French voters went to the polls on Sunday for the second round of parliamentary elections on Sunday expected to hand President Emmanuel Macron a landslide victory that should allow him to embark on deep social and economic reforms.

The new assembly is due to be transformed with a new generation of lawmakers, more female and more ethnically diverse — winning seats a month after the 39-year-old former banker became the youngest head of state in modern French history.

Macron’s centrist Republic on the Move (LREM) party is barely more than a year old, yet pollsters project it will win as many as 75-80 percent of seats in the 577-seat lower house.

If confirmed, the victory will come at the expense of France’s traditional parties, the rightwing Republicans and Socialists, but also the far-right National Front which faces major disappointment.

“People know it’s already a done deal,” Alex Mpoy, a 38-year-old security guard told Reuters TV, echoing the apathy of many voters who intend to abstain.

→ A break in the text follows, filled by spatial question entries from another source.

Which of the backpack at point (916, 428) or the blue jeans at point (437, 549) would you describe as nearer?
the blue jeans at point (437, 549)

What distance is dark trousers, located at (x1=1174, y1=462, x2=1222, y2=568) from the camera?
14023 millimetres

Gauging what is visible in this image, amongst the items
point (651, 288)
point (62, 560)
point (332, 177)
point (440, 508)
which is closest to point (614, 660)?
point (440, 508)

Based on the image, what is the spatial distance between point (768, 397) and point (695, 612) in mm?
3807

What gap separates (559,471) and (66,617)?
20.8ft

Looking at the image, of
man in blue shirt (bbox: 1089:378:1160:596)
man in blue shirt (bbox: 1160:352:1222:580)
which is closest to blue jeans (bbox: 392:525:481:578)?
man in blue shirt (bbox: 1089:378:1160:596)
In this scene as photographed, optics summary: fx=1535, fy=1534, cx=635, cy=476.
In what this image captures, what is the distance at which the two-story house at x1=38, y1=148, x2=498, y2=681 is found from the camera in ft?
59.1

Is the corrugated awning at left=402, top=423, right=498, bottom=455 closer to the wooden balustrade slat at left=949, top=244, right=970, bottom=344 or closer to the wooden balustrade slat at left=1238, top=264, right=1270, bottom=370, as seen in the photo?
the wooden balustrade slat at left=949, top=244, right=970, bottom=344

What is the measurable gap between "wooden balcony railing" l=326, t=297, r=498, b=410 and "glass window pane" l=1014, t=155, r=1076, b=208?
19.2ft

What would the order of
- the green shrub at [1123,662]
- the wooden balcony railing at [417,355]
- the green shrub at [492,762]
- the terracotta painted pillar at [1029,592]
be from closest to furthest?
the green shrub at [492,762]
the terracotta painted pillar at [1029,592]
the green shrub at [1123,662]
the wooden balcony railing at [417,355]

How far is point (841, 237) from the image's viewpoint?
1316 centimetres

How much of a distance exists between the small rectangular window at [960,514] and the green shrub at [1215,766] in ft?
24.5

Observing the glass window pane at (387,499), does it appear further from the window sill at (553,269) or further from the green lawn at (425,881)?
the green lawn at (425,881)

Macron cast his vote early in the morning in the seaside resort of Le Touquet before flying to a ceremony outside Paris to mark the anniversary of Charles de Gaulle’s 1940 appeal for French resistance to Nazi Germany’s occupation.

Polls show Macron is on course to win the biggest parliamentary majority since that held by de Gaulle’s own conservatives in 1968.

Macron’s rivals have urged voters not to stay at home, warning power would be concentrated in the hands of one party and democratic debate stifled.

“We need other parties to have some weight,” 54-year-old assembly line worker Veronique Franqueville said on the parking lot of a tumble-dryer factory in the northern town of Amiens.

“If he wins it all there will be no debate.”